● Goal of the exercise
Reproduce the records word for word, from the line containing "When arranged by" through the last line of the records, including both.

● Information given
◆ ◆ ◆ ◆ ◆ ◆ ◆

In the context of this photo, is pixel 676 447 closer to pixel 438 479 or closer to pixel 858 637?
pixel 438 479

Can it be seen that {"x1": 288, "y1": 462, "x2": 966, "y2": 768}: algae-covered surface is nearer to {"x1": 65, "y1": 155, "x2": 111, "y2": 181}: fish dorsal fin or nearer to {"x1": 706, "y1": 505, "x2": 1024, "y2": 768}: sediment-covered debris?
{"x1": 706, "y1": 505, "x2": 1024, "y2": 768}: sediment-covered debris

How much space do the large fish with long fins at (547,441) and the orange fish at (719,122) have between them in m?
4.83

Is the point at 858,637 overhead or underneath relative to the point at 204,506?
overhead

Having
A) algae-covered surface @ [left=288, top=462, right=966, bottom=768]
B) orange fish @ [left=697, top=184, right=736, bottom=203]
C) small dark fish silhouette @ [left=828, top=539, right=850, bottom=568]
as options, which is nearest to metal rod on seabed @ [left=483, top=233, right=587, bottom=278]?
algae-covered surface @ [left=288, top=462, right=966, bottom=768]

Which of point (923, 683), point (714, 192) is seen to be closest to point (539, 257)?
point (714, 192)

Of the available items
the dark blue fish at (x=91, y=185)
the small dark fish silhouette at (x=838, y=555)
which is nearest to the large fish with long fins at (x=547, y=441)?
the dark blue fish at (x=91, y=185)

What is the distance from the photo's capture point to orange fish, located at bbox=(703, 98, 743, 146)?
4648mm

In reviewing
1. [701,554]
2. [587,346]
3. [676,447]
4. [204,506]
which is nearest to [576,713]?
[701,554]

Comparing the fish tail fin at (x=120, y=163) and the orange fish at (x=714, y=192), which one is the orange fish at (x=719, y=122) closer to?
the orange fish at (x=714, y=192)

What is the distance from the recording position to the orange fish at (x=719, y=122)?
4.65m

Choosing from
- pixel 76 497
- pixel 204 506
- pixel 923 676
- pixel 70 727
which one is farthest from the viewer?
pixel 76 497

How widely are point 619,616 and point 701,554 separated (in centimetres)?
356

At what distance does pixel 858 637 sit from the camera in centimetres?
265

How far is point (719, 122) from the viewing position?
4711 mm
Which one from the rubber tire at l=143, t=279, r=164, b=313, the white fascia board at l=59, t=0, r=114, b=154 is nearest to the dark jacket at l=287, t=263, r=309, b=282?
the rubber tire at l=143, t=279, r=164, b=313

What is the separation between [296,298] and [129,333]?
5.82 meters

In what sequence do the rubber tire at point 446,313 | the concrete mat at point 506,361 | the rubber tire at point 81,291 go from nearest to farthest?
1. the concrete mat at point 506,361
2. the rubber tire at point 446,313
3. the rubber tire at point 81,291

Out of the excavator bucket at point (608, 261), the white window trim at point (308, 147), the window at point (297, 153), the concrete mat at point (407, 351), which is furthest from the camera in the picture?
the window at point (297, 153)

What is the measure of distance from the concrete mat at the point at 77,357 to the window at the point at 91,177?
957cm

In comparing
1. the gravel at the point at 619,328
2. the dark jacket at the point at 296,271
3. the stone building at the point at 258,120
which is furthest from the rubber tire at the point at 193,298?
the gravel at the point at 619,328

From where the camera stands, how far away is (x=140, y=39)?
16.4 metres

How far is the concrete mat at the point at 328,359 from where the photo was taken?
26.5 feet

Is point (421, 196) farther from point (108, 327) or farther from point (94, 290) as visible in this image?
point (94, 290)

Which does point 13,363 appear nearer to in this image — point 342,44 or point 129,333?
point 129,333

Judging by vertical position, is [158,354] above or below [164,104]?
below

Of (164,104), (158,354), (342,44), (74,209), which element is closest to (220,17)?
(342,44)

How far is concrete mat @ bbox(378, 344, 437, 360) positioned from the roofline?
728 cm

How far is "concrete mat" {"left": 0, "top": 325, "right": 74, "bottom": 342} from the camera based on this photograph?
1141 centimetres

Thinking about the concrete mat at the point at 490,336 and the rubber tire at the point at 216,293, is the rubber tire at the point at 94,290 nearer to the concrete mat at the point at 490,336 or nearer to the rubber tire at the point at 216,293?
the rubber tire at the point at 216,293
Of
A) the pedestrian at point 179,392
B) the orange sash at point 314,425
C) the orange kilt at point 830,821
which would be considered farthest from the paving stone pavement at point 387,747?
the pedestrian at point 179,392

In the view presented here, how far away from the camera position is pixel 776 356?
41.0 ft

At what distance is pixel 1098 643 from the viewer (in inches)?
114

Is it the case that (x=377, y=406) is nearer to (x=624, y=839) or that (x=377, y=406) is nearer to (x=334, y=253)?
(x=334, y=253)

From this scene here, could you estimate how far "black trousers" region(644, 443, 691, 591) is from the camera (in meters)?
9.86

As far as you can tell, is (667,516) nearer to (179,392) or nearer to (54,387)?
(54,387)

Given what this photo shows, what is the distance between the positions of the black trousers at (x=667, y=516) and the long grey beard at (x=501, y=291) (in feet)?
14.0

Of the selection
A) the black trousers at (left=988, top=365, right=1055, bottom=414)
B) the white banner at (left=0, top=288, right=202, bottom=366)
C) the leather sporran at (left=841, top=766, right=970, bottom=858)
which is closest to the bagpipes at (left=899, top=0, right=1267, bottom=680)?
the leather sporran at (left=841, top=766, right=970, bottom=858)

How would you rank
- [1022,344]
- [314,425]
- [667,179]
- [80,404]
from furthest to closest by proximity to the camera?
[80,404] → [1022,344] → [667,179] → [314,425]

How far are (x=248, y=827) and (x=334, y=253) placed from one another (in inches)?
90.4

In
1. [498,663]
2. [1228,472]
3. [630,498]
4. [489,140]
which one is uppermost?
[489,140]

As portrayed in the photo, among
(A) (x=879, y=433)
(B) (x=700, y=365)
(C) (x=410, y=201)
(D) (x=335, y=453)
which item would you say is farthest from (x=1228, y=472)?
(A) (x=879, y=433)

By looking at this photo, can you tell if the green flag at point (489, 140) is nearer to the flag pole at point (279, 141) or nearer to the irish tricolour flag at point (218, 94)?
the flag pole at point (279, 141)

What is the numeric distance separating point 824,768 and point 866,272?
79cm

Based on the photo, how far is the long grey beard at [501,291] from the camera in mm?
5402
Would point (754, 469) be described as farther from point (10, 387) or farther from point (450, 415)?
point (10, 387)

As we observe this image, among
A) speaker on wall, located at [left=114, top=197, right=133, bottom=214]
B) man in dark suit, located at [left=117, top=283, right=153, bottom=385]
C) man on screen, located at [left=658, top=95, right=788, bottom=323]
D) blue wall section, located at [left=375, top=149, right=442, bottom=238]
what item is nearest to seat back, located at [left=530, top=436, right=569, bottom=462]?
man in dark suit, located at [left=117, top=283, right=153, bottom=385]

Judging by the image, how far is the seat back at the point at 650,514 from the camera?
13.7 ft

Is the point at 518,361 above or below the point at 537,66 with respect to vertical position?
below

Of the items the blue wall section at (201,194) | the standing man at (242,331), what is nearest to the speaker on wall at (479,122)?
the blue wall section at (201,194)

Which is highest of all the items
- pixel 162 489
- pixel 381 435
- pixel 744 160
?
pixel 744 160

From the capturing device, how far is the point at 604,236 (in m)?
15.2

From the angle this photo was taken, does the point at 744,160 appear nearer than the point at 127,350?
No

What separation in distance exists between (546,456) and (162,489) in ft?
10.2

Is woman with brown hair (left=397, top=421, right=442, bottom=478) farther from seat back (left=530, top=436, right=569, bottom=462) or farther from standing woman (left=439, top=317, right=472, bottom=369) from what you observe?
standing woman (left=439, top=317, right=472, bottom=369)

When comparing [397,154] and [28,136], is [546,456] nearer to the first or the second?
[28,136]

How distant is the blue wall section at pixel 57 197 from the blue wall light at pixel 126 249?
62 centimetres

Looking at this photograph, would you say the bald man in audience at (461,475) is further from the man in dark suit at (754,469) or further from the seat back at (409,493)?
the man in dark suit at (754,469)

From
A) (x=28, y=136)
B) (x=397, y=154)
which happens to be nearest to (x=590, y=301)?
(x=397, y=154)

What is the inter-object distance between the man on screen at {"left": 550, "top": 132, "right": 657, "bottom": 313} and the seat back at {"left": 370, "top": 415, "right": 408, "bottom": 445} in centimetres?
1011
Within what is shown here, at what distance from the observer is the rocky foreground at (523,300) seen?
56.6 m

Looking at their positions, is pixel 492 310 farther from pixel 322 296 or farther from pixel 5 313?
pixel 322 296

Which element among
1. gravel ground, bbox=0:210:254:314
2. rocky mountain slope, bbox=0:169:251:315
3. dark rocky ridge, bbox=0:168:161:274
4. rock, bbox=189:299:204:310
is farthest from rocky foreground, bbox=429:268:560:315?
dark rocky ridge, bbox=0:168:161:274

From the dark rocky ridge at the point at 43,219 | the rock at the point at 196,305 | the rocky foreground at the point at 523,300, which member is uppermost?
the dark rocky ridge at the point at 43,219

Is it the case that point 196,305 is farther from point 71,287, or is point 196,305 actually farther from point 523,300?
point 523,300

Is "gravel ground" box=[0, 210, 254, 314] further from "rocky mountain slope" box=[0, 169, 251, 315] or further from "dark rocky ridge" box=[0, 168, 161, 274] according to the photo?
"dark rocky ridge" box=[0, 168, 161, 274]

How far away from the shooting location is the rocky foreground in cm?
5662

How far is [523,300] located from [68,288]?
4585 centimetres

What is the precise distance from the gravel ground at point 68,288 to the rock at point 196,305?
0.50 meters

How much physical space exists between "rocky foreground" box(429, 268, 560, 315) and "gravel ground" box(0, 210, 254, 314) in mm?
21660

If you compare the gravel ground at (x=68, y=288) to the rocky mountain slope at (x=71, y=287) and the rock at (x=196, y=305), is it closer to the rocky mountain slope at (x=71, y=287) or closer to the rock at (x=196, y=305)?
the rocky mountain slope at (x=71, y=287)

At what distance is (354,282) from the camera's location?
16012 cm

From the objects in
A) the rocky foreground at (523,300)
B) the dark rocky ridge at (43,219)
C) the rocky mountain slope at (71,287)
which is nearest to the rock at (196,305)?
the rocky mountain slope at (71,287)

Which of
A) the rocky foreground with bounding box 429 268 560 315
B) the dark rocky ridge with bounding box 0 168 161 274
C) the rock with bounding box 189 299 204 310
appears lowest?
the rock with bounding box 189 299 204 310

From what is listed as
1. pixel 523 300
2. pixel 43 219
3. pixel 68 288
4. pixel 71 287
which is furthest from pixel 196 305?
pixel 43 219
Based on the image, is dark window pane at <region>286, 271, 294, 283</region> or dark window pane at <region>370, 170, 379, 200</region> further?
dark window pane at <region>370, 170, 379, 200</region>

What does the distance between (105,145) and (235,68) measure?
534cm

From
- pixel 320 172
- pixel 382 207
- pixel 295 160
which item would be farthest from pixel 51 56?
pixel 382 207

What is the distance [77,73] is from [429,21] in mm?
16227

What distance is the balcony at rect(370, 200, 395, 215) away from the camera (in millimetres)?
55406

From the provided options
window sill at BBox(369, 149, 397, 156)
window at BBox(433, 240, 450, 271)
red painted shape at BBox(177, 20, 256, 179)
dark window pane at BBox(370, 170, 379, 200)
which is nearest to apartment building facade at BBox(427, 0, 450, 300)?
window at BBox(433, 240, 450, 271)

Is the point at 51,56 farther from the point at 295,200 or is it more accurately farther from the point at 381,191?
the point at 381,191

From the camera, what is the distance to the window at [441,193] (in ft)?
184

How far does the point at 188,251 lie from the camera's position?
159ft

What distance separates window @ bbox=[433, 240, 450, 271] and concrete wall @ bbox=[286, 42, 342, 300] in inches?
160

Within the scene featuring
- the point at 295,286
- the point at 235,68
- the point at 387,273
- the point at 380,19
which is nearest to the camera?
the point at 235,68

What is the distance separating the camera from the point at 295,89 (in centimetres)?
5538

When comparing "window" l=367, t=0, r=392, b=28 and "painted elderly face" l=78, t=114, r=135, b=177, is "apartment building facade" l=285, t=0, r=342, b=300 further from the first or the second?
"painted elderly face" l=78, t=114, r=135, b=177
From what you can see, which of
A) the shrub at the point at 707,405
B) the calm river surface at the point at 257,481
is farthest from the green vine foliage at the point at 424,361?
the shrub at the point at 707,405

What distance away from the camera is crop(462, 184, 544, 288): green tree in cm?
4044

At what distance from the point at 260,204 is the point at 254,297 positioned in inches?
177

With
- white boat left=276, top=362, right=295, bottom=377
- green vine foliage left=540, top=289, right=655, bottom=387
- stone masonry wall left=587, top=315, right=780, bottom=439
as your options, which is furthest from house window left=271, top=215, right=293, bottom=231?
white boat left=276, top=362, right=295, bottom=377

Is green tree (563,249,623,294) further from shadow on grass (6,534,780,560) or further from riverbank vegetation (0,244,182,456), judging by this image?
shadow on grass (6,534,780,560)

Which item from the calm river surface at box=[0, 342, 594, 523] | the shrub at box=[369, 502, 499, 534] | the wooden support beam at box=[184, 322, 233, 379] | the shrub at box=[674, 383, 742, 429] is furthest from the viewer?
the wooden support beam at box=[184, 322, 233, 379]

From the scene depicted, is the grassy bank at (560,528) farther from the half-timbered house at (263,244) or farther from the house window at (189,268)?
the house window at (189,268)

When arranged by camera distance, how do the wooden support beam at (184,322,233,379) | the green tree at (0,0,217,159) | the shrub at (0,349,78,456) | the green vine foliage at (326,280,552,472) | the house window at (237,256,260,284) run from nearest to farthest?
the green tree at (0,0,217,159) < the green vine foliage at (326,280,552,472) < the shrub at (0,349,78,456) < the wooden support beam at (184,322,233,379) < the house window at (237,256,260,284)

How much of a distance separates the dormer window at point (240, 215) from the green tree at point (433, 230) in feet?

◆ ◆ ◆ ◆ ◆ ◆ ◆

● Expected output
When arranged by camera distance, how do the wooden support beam at (184,322,233,379) | the green tree at (0,0,217,159) | the shrub at (0,349,78,456) | the green vine foliage at (326,280,552,472) | the house window at (237,256,260,284) run from nearest to farthest?
the green tree at (0,0,217,159) < the green vine foliage at (326,280,552,472) < the shrub at (0,349,78,456) < the wooden support beam at (184,322,233,379) < the house window at (237,256,260,284)

How much of a distance separates the dormer window at point (240, 215) from the green tree at point (433, 230) in feet?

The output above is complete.